## Task goal
Copy out the lines of the material from the one containing "At what depth" through the end, keeping them identical.

(Saved entries)
____________________
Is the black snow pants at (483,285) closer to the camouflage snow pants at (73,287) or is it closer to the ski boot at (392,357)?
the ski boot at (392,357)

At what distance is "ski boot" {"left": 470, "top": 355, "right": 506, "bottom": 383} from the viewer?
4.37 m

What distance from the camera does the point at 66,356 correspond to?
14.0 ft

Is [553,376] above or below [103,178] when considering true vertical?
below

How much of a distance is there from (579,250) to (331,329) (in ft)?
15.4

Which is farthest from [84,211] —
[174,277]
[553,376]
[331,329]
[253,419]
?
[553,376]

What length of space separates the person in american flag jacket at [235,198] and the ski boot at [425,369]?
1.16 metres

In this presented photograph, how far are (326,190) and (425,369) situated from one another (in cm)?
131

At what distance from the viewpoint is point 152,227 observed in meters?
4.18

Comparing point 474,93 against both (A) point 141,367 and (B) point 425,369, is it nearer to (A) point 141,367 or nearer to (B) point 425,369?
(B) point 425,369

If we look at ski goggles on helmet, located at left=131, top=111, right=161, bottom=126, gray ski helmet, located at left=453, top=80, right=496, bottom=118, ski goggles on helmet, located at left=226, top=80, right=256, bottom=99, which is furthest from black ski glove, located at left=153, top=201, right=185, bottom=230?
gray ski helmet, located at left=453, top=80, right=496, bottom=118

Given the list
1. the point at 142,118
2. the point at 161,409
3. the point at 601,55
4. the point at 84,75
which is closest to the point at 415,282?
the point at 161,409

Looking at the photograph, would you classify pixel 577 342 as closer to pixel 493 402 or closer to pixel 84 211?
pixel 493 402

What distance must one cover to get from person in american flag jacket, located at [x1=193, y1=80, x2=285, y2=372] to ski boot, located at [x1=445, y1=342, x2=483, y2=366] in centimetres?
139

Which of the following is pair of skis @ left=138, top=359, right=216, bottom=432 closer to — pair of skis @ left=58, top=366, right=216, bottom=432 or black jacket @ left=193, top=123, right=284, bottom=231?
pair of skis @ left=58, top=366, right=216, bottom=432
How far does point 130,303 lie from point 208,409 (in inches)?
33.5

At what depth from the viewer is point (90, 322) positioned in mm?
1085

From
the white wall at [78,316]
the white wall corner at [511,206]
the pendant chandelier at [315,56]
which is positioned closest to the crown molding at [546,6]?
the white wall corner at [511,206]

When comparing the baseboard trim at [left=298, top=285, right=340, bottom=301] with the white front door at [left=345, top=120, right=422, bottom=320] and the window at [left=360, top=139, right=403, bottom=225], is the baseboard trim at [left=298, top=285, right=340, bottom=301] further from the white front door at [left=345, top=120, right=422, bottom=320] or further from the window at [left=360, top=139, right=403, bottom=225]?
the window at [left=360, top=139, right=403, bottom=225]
____________________
## Solution to the problem
At what depth from the viewer is point (90, 322) positioned in mm?
1085

From
the white wall at [78,316]
the white wall corner at [511,206]
the pendant chandelier at [315,56]
which is positioned closest to the crown molding at [546,6]?
the white wall corner at [511,206]

When comparing the baseboard trim at [left=298, top=285, right=340, bottom=301] with the white front door at [left=345, top=120, right=422, bottom=320] and the window at [left=360, top=139, right=403, bottom=225], is the baseboard trim at [left=298, top=285, right=340, bottom=301] further from the white front door at [left=345, top=120, right=422, bottom=320] or further from the window at [left=360, top=139, right=403, bottom=225]?
the window at [left=360, top=139, right=403, bottom=225]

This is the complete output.